This story was originally published by the WND News Center.
Manhattan district attorney Alvin Bragg has made history "in the worst possible way" with his indictment of President Trump.
The case, announced Thursday, still hasn't been released, so few people know what it actually contains now.
But constitutional expert Jonathan Turley has written in a column that Bragg now has assured that Trump "will not be the last" president indicted.
And he's charted a brand new "race to the bottom in political prosecutions."
Turley explained, that the case may revolve around a payment made by a former Trump attorney to a stripper to keep quiet about an affair – an affair both have denied happened.

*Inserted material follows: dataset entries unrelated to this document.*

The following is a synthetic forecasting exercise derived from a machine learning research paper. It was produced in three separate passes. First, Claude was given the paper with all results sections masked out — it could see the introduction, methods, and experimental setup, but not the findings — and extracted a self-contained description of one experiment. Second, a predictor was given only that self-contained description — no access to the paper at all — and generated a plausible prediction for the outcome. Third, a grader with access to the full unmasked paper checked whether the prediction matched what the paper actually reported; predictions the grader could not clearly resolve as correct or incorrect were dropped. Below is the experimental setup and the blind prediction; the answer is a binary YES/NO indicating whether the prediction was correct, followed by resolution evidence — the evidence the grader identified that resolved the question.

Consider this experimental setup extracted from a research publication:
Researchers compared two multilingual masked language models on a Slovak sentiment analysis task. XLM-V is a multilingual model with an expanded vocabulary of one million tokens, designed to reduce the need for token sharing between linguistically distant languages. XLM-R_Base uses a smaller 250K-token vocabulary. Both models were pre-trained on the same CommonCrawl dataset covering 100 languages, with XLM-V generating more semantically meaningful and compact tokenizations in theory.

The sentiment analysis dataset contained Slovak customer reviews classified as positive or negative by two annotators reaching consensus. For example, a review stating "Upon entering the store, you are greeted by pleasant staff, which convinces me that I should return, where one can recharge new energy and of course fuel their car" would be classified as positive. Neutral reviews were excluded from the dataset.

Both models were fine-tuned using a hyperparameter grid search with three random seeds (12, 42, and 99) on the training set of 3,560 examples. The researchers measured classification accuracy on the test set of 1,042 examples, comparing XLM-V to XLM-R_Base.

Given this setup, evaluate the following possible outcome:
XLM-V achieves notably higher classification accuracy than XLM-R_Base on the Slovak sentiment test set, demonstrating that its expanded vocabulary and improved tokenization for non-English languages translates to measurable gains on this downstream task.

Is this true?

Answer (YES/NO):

"History in this case — and in this country — is not on Bragg’s side," he explained. "the only crime that has been discussed in this case is an unprecedented attempt to revive a misdemeanor for falsifying business documents that expired years ago. If that is still the basis of Thursday’s indictment, Bragg could not have raised a weaker basis to prosecute a former president. If reports are accurate, he may attempt to 'bootstrap' the misdemeanor into a felony (and a longer statute of limitations) by alleging an effort to evade federal election charges."
"While Trump will be the first former president indicted, he will not be the last if that is the standard for prosecution," he explained."It is still hard to believe that Bragg would primarily proceed on such a basis. There have been no other crimes discussed over months, but we will have to wait to read the indictment to confirm the grounds."
He pointed out that the DOJ, the FEC, and even Bragg's office earlier decided there was no case.
"The Justice Department went down this road before and it did not go well. They tried to prosecute former Democratic presidential candidate John Edwards on stronger grounds (which I also criticized) and failed. In that case, campaign officials and donors were directly involved in covering up an affair that produced a child. …The prosecution … collapsed."
And he said the prosecution already has been "tarnished" in the case because one attorney who worked earlier on the case published a book about the evidence, "something that some of us view as a highly unprofessional and improper act."
And Bragg ran for office "on his pledge to bag Trump."
Bragg faces hurdles from the statute of limitations, too, in his "race to the bottom in political prosecutions," he said.
"Bragg had a choice to make. He cannot be the defender of the rule of law if he is using the legal process for political purposes," he said.